In connection with the Reorganization Transactions, the Parent merged with and into the Member. The Company recorded contingent consideration equal to the fair value of the shares issued in connection with the Rumble acquisition of $23,100 and $10,600 receivable from shareholder for debt financing provided to the Rumble Seller. The shares issued to the Rumble Seller are treated as a liability on the Company's balance sheet as they are subject to vesting conditions. The fair value of the contingent consideration is measured at estimated fair value using a Monte Carlo simulation analysis. During the years ended December 31, 2023, 2022 and 2021, the Company recorded a decrease of $19,811, an increase of $7,340, and an increase of $25,100 to contingent consideration, respectively, which was recorded as acquisition and transaction expense (income). During the year ended December 31, 2022, the contingency related to 1,300 shares of Class A common stock expired and the $27,850 contingent consideration related to those shares was reclassified to additional paid-in capital. At December 31, 2023 and 2022, contingent consideration totals $7,879 and $27,690, recorded as contingent consideration from acquisitions in the consolidated balance sheets, respectively.

In connection with the October 2021 acquisition of BFT, the Company agreed to pay contingent consideration to the Seller consisting of quarterly cash payments based on the sales of the Franchise System and equipment packages in the U.S. and Canada, as well as a percentage of royalties collected by the Company, provided that aggregate minimum payments of $5,000 AUD (approximately $3,694 USD based on the currency exchange rate as of the purchase date) are required to be paid to the Seller for the two-year period ending December 31, 2023. The aggregate amount of such payments is subject to a maximum of $14,000 AUD (approximately $10,342 USD based on the currency exchange rate as of the purchase date). At the acquisition date, the Company determined that the fair value of the estimated contingent consideration liability was $9,388. During the years ended December 31, 2023, 2022 and 2021, the Company recorded an increase of $1,042, a decrease of $4,634, and an increase of $130 of contingent consideration, respectively, which was recorded as interest expense of $164, $646, and $130, and acquisition and transaction expense (income) of $878, ($5,280), and $0, respectively. In addition, during the years ended December 31, 2023 and 2022, the Company paid $1,412 and $2,190 of contingent consideration, respectively. At December 31, 2023 and 2022, contingent consideration was $1,564 and $2,203 recorded as accrued expenses, respectively, and $787 and $492 recorded as contingent consideration from acquisitions, respectively, in the consolidated balance sheets.

Letter of credit In July 2022, the Company issued a $750 standby letter of credit to a third-party financing company, who provides loans to the Company's qualified franchisees. The standby letter of credit is contingent upon the failure of franchisees to perform according to the terms of underlying contracts with the third party. The Company deposited cash in a restricted account as collateral for the standby letter of credit. The Company has determined the fair value of these guarantees at inception was not material, and as of December 31, 2023 and 2022, $536 and $0 accrual has been recorded for the Company’s potential obligation under its guaranty arrangement, respectively.

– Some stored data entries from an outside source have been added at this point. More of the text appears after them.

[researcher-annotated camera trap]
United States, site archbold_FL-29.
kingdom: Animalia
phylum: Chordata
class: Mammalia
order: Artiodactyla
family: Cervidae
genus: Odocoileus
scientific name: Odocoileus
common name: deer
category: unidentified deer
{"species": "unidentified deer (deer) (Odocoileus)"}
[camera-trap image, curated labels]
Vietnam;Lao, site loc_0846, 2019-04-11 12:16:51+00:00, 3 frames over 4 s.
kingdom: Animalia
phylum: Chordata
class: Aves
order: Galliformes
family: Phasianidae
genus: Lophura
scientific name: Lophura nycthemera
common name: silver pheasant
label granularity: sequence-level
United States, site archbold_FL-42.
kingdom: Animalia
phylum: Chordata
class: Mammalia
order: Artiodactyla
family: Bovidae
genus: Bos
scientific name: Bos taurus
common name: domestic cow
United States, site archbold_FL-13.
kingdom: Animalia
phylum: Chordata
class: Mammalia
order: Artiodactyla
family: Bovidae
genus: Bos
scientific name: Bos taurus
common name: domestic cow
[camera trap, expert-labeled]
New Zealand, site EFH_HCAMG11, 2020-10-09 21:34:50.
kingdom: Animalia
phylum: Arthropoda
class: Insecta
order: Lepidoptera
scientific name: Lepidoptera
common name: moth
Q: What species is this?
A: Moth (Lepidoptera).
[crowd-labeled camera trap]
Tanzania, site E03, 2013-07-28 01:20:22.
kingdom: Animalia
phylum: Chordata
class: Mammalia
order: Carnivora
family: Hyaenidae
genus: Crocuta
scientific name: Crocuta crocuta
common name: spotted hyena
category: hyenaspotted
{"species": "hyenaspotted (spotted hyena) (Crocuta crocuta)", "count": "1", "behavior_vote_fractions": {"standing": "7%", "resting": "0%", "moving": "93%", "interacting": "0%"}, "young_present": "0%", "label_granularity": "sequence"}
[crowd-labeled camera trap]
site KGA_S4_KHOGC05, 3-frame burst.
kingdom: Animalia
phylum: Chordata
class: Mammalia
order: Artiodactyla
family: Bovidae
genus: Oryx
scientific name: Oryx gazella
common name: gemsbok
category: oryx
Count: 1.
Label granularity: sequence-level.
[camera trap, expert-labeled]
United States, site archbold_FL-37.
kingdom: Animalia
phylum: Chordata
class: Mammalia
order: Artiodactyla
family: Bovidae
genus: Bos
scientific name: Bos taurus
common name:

Lease guarantees – The Company has guaranteed lease agreements for certain franchisees. The Company’s maximum obligation, as a result of its guarantees of leases, is approximately $2,755 and $1,357 as of December 31, 2023 and 2022, respectively, and would only require payment upon default by the primary obligor. The Company has determined the fair value of these guarantees at inception is not material, and as of December 31, 2023 and 2022, no accrual has been recorded for the Company’s potential obligation under its guaranty arrangement.